Sì, sempre. Io vengo da un mondo cattolico privo di paraocchi, il mondo di don Fappani. Per esempio abbiamo fatto un libro con Michele Busi sui cattolici e la Strage: gravitiamo costantemente in un’area in cui non bisogna esitare a mettersi in discussione. Nel nostro Comitato Scientifico siamo tutti liberi battitori. Alla fine quello che conta è la preparazione, lo spessore.

Discorso logico ma controcorrente, nell’epoca di TikTok e della soglia di attenzione pari a un battito di ciglia.
Vero. All’università quando devo spiegare una poetica agli studenti propongo degli hashtag: #Foscolo, #illusioni, #disillusioni... Mi muovo sapendo di rivolgermi a chi è abituato a ragionare e ad esprimersi in 50 parole. Poi magari vengono interrogati e sanno tutto, ma devono partire da lì. I tempi cambiano e oggi funziona così.

Oggi a che punto è la Civiltà Bresciana, estendendo il concetto al di là della Fondazione?

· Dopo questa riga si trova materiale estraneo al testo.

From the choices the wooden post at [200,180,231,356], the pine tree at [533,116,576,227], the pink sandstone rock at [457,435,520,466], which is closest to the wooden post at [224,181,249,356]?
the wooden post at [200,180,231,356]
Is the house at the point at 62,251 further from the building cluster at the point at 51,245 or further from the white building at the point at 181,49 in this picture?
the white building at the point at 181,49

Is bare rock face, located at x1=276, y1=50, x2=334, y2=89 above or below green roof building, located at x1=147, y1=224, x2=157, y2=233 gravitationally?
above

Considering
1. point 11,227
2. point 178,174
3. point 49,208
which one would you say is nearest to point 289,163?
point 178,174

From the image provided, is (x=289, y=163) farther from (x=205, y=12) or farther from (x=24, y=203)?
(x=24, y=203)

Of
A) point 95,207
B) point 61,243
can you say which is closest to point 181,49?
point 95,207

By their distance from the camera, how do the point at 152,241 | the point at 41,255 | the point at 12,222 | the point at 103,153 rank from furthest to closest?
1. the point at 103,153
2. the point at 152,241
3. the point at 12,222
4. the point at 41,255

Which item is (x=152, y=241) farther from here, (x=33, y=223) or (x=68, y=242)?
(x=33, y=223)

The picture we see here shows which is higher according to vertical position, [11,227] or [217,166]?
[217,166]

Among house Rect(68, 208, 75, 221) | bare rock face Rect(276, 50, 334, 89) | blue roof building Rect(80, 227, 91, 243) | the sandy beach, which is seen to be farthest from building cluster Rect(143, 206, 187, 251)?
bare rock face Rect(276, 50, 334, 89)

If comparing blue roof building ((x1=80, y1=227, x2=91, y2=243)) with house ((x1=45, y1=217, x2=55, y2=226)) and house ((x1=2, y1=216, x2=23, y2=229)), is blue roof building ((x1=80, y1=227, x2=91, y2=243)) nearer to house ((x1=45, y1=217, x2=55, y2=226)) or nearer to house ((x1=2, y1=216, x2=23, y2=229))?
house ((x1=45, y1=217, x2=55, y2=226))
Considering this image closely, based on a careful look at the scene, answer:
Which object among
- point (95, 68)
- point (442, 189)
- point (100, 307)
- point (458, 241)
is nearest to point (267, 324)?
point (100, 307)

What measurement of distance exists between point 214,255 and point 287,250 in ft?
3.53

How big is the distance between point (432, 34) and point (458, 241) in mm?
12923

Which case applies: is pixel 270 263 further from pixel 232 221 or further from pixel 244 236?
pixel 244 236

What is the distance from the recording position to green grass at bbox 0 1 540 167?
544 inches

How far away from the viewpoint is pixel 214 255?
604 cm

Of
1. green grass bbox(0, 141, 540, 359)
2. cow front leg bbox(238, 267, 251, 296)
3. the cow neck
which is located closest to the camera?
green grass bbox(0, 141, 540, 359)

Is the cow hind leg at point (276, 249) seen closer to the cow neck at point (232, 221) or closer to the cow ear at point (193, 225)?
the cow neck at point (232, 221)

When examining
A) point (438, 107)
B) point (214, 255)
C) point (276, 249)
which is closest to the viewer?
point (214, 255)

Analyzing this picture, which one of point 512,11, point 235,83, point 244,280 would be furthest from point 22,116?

Brescia ha sempre dovuto lottare, correre in salita, con la sua provincia così vasta e mutata nei secoli. Storia di dominazioni e resistenze, di slanci e prove d’ingegno. Adesso nella nostra Fondazione abbiamo persone di Cremona e Mantova, ci stiamo allargando, aprendo alle novità anche in questo senso. Così si può diventare meno Milano-centrici. Fieri delle nostre radici, ma senza paura di cambiare. Per crescere in un mondo che evolve rimanendo popolari. Per preservare la nostra cultura con lo sguardo proteso al futuro, sapendo che Brescia ha una grande qualità: può contare su una trasversalità di fondo a livello di rapporti intrecciati di stima che prescindono da ogni forma di appartenenza politica. Convergenze parallele virtuose che contribuiscono ad un gioco di squadra allargato.